For starters, this app is much more in tune with the overall iOS experience. The background is even the sort of thatched gray pattern from the iWork suite and elsewhere.
In landscape mode, we are given a two pane screen. In portrait, the left hand side is a pop over pane when you tap a button. Your class list is on this left hand side and students and assignments are on the right. Tap the + sign on the left hand pane and a screen pops up for you to fill in the class name, which semester you're in and when it starts and stops. You can also choose weighted grading or standard. A nice touch is that when you go to add a second class, the term name you've already created is in the system; choose it and the start and end dates autopopulate for you. And if you make a mistake, it's easy to delete a class or change the name or dates of it.

Options, options, options
Adding students is simple enough, though we must admit as we sat there typing individual student names, we missed Gradekeeper's ease of importing gradebooks we made on the desktop. However, getting students into the GradeBook Pro was as easy as creating a small CSV text file (instructions for the format are in the Help files in the app). You can import this into the app through iTunes or by linking your Dropbox account with the app for pure mobility.

Dropbox integration for importing CSV files and exporting grade databases
There is, unfortunately, no way to import your assignments with a CSV file, so these had to be hand-added. Again, the instruction document provided walked us through every step of the process. Tap on your class from the Class List, then tap Assignments from the buttons across the bottom of the app. This brings up the assignment pane where you can tap the + sign to add an assignment or you can sort assignments, delete them from your list, and best of all, copy them from another class. So if you teach multiple times of the same class, make your assignments one time and you're done.

Add your assignments individually or copy them from elsewhere
Once you've got an assignment on the books, tap on it in your class view and it brings up all of your students. Tap in the open box next to their name to add their scores into the system.

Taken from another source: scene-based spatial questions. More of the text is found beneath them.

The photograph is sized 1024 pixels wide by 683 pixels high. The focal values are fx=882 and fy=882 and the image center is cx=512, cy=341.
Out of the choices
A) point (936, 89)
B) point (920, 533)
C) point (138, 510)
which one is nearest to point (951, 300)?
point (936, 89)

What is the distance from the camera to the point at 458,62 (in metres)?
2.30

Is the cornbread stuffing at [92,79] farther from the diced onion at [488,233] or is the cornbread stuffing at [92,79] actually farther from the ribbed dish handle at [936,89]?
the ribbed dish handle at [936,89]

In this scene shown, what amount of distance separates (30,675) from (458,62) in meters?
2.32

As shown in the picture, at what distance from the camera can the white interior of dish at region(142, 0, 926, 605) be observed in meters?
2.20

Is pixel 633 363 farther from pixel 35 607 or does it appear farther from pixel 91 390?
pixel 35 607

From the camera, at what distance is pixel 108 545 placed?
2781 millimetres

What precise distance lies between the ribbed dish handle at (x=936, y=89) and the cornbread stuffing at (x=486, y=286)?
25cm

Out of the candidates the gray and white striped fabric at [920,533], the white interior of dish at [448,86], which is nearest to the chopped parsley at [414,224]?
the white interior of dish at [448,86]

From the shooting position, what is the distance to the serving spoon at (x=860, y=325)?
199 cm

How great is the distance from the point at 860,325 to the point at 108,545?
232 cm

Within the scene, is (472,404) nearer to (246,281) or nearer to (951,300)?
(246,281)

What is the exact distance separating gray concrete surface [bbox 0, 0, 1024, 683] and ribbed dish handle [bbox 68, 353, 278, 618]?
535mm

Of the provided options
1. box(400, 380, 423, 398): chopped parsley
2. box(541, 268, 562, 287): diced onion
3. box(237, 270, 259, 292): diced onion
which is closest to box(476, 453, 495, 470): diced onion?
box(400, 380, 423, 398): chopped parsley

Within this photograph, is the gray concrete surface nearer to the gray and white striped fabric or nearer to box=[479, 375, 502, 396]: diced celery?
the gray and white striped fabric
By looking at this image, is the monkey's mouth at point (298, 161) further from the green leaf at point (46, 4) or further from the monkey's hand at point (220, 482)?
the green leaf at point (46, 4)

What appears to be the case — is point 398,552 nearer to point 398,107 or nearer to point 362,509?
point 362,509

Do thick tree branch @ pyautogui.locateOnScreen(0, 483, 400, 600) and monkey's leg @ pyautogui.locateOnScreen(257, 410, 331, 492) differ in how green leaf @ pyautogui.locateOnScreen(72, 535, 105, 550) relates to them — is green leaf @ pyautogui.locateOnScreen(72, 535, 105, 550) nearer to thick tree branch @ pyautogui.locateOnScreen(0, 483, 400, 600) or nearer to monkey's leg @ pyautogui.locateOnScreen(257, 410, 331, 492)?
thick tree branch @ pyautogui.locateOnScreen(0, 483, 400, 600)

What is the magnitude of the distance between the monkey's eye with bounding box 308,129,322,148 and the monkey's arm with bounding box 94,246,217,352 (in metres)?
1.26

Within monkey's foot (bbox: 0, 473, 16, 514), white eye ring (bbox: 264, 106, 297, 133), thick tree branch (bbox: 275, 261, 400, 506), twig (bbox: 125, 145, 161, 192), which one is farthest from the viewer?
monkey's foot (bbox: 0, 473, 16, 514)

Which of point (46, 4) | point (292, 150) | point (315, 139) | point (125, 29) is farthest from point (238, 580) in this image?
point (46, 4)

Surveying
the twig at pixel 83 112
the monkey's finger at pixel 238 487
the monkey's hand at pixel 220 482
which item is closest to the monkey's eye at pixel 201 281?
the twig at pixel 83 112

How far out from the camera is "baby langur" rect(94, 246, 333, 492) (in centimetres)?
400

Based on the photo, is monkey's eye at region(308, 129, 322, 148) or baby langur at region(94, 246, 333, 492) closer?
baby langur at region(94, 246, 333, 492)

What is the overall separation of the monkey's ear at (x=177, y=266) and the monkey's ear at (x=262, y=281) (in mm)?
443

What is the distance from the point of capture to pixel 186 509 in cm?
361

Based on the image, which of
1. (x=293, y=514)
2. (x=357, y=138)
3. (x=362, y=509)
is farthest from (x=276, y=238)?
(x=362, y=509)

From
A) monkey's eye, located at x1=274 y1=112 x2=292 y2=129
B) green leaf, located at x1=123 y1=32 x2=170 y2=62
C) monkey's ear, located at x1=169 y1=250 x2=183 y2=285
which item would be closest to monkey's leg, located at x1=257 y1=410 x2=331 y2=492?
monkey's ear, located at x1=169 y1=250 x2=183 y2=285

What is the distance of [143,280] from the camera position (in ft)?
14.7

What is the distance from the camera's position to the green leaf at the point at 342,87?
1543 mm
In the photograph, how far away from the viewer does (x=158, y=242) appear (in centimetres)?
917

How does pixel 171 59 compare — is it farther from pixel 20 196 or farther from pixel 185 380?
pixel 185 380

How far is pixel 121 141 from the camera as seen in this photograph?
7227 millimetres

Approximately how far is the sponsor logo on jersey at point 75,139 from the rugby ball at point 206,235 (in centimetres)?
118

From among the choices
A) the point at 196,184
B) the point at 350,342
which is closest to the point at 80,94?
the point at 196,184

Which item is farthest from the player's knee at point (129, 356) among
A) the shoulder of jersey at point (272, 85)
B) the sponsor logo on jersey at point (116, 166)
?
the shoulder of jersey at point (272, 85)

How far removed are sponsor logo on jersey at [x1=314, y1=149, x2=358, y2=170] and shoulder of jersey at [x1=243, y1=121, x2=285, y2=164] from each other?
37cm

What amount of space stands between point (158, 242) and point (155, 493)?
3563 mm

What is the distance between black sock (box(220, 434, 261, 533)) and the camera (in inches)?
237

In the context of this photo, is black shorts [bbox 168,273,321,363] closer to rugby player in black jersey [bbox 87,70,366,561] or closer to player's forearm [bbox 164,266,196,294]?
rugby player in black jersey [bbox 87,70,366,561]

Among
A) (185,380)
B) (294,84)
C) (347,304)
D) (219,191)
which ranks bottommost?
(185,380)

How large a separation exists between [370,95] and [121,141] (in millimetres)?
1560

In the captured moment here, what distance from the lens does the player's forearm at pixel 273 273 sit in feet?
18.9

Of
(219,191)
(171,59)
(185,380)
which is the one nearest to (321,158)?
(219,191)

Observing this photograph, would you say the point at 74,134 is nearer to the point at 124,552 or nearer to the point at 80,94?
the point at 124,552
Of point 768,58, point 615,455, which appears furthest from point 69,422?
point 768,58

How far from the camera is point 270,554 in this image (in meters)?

Attendance is easily handled too
There are places throughout the app to add notes if you ned them. You can email the entire class if you have their contact information and there's a simple attendance sheet to mark if your students are there. If you worry about data loss, you can export your gradebooks or save them to your Dropbox folder. All in all, the experience takes advantage of the mobile experience.
Who Gets the Apple?
We almost hate to dog on Gradekeeper for iPad as much as we've used the desktop version of the software. But the iPad app just feels like an afterthought or, as we said earlier, like a port over to the different platform but a not very thorough or thought out one. GradeBook Pro was conceived from the ground up as an iOS app and that shows clearly in every feature from its Dropbox integration to its paned viewing screens. If there were a shorthand way to encapsulate everything different about them we'd say Gradekeeper is a PC and GradeBook is a Mac. If you've invested your life in Gradekeeper, it may be worth it to you. Otherwise, GradeBook Pro takes the unpleasant drudgery of grading and almost makes it fun.
Special Mention:

Makes commenting on essays a snap
While both apps above are about entering grades themselves, GatsbysLight has created Essay Grader which is a copy and paste rubric with pre-designed comments broken out into various categories. This makes creating a feedback document for your students quick and easy and gets rid of the whole hard to read handwriting issue. You grade the paper, add comments about the paper's thesis and grammar, throw in some comments specific to the paper, and then you email the document back to your students. It comes in a Mac App version ($14.99), a PC version, and an iPad version ($5.99).